Recensione a “Robert Schütze, From International to Federal Market. The Changing Structure of European Law, Oxford University Press, 2017”

Con il suo nuovo libro Robert Schütze continua un percorso già iniziato con la sua prima monografia. Il volume qui recensito, infatti, si presenta come il secondo tassello di una “trilogy on the Changing Structure of European Law” (p. v) dedicata all’evoluzione del diritto dell’Unione. Lo stesso Autore lo scrive più volte, per esempio, nelle conclusioni, ma anche nella prefazione quando anticipa che il terzo volume si intitolerà “From International to Federal Union: The Changing Structure of European Law”. Inoltre, quasi a voler prevenire possibili critiche sull’ordine di uscita di questi tre volumi, Schütze subito aggiunge che: “The publishing chronology of the three volumes is thematically inverted when compared to how they should finally be arranged. This ‘inversion’, while not ideal, results from my—methodological—belief that good constitutional law (and theory) must never start with some lofty ideal but ought to grow from a concrete constitutional ‘order’ on the ground” (p. v).
Questa presa di posizione metodologica lo porterà poi, come vedremo, a discutere radicalmente alcune delle posizioni teoriche più affermate nel diritto dell’Unione e può essere vista come una conferma della portata innovativa del suo approccio.
C’è un altro aspetto che vorrei sottolineare. Poche volte come in questa, in effetti, il lettore che conosce l’Opera di Schütze ha l’impressione di trovarsi in perfetta continuità con i suoi lavori precedenti: sia il primo libro sia il volume qui recensito si dividono in sei capitoli più un’introduzione e una conclusione; ogni capitolo generalmente si divide in due sezioni. I sei capitoli poi vengono a loro volta distribuiti – in entrambi i casi – in una parte generale e in una speciale. Infine, le introduzioni ai due primi volumi e le parti speciali hanno gli stessi titoli: rispettivamente, “Coming to Constitutional Terms” e “The Changing Structure of European Law”.
*****
- **ESERCIZI DA SVOLGERE**:
(A) Secondo la recensione, quale titolo avrà il terzo volume?
(B) Riscrivi il passo della recensione da "Questa presa di" fino a "del suo approccio." inclusi, mettendo "profondamente" al posto di "radicalmente".
Le voci non servono in alcun modo per questo lavoro.

Voci sulle relazioni spaziali
*****
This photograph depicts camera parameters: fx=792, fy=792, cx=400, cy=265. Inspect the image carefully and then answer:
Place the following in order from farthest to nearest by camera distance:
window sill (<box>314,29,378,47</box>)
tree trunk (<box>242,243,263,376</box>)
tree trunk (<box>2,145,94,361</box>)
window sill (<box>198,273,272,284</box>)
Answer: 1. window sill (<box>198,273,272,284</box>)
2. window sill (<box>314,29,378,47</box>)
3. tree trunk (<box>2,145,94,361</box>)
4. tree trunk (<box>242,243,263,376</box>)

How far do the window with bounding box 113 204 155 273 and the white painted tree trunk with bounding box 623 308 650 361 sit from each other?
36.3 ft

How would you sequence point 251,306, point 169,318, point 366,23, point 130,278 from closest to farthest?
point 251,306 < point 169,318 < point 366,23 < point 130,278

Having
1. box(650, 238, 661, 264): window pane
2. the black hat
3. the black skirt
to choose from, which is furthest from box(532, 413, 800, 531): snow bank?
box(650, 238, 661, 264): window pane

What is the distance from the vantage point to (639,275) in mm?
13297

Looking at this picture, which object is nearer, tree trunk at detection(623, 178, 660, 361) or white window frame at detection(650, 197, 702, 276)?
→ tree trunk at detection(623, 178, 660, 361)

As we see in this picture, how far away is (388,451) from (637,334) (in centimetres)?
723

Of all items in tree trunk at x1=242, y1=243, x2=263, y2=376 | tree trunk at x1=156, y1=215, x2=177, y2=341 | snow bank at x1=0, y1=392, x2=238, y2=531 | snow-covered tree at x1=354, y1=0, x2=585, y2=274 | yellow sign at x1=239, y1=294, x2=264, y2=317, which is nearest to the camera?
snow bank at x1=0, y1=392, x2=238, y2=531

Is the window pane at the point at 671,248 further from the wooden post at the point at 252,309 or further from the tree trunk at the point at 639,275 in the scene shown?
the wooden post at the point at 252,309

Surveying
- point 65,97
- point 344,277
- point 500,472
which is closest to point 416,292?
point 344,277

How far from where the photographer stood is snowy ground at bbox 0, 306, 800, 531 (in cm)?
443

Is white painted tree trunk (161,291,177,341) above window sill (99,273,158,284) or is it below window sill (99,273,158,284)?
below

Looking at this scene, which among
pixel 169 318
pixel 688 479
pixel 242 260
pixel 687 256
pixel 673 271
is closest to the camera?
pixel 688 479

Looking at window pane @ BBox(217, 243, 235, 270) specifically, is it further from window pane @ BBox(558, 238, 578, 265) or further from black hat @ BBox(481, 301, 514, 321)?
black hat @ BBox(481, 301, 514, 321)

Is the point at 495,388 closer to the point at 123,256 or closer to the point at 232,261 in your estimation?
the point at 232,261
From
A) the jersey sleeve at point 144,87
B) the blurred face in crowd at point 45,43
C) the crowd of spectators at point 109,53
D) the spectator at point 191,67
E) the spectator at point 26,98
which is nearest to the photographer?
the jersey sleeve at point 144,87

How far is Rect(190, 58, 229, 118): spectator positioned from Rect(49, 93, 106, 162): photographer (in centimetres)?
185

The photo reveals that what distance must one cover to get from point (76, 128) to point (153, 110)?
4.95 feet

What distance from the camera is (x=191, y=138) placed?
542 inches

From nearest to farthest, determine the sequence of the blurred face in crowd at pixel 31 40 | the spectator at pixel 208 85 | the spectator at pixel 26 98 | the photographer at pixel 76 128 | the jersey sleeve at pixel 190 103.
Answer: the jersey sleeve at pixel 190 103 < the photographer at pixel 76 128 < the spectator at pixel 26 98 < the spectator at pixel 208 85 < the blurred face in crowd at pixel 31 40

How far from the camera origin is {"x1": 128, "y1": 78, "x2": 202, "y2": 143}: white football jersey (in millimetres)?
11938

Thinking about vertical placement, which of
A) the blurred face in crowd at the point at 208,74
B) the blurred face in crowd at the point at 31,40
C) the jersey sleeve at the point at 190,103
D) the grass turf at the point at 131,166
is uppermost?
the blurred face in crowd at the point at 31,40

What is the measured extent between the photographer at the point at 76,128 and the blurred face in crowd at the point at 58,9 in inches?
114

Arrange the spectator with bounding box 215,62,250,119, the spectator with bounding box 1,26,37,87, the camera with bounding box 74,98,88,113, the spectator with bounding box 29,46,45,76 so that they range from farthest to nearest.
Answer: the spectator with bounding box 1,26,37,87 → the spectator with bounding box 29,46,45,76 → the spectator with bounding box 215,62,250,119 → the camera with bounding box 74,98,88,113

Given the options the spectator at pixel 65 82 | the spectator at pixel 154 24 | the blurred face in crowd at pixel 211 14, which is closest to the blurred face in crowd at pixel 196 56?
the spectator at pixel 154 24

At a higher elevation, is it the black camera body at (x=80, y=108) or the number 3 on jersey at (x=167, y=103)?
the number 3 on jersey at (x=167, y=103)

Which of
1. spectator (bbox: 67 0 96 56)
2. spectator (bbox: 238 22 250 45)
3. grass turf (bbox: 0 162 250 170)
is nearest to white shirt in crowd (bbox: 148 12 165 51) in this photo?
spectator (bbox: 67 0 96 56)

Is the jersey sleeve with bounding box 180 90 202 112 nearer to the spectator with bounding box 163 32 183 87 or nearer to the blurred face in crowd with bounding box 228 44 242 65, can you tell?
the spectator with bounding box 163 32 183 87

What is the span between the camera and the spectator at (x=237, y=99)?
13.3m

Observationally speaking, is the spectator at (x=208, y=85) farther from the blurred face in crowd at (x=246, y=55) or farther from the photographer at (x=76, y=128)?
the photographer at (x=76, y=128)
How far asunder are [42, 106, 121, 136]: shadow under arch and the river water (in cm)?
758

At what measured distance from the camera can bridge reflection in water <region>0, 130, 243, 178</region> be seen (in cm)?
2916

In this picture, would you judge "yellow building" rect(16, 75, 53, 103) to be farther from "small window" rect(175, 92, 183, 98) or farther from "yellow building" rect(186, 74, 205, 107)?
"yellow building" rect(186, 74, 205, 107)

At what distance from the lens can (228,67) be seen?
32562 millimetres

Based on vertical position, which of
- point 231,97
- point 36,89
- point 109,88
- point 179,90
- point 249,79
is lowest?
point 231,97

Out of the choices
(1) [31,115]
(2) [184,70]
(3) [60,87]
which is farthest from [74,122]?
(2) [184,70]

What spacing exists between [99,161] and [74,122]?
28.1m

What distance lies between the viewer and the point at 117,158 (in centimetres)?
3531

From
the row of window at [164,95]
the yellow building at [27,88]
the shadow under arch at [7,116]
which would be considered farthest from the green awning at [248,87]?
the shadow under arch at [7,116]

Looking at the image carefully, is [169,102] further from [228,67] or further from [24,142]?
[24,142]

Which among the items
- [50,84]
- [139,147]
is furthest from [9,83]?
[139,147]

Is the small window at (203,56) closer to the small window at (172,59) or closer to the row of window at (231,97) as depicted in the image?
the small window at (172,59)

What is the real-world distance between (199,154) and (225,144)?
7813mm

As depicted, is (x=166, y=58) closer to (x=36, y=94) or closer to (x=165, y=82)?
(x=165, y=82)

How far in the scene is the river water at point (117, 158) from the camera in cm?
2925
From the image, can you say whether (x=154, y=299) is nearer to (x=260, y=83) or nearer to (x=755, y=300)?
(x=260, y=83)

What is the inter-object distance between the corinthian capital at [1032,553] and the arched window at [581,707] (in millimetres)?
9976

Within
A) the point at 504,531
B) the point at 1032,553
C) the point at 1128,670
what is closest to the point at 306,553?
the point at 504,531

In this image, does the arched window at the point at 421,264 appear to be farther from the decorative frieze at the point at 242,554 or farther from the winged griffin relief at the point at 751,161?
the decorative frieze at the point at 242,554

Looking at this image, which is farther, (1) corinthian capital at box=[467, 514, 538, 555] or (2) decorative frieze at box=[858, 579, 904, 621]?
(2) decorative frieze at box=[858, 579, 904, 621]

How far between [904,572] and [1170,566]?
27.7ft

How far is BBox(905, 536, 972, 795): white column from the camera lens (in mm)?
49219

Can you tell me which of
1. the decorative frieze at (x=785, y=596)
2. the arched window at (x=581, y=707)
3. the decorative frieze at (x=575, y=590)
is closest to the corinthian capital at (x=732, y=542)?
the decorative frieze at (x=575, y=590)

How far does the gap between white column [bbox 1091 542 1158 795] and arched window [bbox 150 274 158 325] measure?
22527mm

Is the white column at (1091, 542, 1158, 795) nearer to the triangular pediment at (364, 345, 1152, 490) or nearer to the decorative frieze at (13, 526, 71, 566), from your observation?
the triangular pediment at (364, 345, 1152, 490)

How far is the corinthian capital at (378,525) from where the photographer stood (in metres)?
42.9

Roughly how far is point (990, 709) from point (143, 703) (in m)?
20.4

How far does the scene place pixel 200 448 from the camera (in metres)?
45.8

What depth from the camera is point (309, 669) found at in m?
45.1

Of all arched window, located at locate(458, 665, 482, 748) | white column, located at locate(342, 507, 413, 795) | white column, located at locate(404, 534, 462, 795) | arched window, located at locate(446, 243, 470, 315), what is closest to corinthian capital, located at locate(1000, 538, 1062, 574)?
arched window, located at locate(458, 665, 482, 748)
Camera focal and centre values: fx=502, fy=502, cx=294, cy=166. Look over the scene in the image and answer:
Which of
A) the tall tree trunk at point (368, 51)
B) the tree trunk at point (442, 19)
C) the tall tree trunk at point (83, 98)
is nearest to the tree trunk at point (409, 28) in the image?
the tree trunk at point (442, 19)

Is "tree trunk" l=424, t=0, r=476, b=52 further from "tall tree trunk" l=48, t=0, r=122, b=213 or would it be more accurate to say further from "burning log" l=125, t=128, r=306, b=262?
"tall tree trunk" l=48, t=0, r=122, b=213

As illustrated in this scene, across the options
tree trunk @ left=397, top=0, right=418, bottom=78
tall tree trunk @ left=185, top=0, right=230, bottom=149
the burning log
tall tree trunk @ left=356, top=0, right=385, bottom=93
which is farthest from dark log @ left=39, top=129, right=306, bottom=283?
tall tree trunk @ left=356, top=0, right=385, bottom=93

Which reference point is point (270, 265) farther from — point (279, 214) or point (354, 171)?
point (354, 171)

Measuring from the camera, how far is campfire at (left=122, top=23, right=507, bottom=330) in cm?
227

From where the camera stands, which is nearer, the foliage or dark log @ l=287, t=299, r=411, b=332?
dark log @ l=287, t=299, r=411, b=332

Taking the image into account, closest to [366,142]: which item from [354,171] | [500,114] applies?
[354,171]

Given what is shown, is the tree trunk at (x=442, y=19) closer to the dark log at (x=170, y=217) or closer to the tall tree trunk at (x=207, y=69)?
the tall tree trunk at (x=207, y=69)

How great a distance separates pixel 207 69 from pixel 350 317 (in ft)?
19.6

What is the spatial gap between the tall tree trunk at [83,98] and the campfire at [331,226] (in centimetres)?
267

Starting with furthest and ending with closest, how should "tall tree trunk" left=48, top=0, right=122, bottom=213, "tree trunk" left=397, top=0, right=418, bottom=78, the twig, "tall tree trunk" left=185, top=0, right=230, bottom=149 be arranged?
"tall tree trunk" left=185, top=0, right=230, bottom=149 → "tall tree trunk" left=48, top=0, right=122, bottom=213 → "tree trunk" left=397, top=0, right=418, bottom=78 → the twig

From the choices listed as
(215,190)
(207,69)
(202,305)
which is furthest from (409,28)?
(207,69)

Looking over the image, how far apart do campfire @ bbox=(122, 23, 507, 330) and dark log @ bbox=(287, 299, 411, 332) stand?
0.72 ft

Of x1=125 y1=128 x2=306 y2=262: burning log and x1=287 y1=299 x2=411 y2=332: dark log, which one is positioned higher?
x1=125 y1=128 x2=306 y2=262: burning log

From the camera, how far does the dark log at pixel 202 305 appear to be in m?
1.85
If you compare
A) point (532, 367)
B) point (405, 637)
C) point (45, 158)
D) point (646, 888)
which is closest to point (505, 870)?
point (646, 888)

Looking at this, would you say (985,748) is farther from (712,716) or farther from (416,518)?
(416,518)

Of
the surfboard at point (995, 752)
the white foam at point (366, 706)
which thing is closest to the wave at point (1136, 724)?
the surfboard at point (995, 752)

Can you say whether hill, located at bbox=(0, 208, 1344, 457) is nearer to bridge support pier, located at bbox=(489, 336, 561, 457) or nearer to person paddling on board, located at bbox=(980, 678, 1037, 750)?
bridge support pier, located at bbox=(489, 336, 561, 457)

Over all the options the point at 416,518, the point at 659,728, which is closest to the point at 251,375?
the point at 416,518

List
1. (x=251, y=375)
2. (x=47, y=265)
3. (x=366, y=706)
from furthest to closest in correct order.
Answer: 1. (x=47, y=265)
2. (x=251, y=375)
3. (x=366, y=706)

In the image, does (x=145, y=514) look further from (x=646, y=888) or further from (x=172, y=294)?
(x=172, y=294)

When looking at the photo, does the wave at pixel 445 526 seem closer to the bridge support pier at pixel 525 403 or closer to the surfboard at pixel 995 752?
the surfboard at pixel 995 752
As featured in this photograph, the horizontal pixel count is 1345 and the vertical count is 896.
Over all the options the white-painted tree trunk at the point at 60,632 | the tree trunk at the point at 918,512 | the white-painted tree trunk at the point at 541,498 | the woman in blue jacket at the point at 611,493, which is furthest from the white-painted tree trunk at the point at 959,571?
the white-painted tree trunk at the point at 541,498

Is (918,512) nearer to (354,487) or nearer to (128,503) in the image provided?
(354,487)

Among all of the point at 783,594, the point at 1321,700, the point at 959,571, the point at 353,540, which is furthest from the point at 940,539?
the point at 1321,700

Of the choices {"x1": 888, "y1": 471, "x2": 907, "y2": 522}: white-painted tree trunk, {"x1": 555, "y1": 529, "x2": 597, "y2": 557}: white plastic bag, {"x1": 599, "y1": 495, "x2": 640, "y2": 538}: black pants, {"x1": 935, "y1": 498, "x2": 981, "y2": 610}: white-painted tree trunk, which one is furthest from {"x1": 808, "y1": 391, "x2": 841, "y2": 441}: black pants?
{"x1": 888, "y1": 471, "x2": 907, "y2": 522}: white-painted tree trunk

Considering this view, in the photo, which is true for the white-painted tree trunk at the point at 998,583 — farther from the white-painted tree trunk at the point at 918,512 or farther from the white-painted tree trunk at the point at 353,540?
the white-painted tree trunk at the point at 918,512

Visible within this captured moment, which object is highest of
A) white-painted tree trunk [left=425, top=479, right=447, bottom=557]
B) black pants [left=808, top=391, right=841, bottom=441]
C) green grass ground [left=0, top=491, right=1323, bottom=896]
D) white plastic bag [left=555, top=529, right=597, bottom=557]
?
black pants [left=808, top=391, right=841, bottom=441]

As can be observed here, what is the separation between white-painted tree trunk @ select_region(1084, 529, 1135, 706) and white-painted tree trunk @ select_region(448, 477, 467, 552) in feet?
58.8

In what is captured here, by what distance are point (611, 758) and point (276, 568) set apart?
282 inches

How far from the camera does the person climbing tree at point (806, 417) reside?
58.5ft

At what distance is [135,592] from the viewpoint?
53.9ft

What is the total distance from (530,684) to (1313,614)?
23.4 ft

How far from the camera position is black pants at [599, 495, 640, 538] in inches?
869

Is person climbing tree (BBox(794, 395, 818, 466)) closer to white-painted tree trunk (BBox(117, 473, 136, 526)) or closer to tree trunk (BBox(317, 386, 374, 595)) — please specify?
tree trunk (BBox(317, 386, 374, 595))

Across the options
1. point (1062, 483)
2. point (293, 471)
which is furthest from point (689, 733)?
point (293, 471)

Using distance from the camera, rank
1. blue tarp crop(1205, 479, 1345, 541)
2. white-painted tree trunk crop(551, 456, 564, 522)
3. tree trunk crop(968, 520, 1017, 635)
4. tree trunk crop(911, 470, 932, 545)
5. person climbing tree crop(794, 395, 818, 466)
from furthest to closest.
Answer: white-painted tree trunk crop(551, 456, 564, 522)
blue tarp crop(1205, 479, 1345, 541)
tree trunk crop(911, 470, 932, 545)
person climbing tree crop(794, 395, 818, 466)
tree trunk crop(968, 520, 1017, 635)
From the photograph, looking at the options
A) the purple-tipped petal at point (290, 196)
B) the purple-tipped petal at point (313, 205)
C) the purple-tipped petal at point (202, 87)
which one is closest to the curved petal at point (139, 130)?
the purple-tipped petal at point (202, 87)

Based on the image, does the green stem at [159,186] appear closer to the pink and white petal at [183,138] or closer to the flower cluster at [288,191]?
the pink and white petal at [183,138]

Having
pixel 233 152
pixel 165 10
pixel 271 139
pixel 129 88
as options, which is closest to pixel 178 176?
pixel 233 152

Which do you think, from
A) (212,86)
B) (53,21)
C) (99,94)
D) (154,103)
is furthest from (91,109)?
*****
- **SOLUZIONI DEGLI ESERCIZI**:
(A) “From International to Federal Union: The Changing Structure of European Law”.

(B)
Questa presa di posizione metodologica lo porterà poi, come vedremo, a discutere profondamente alcune delle posizioni teoriche più affermate nel diritto dell’Unione e può essere vista come una conferma della portata innovativa del suo approccio.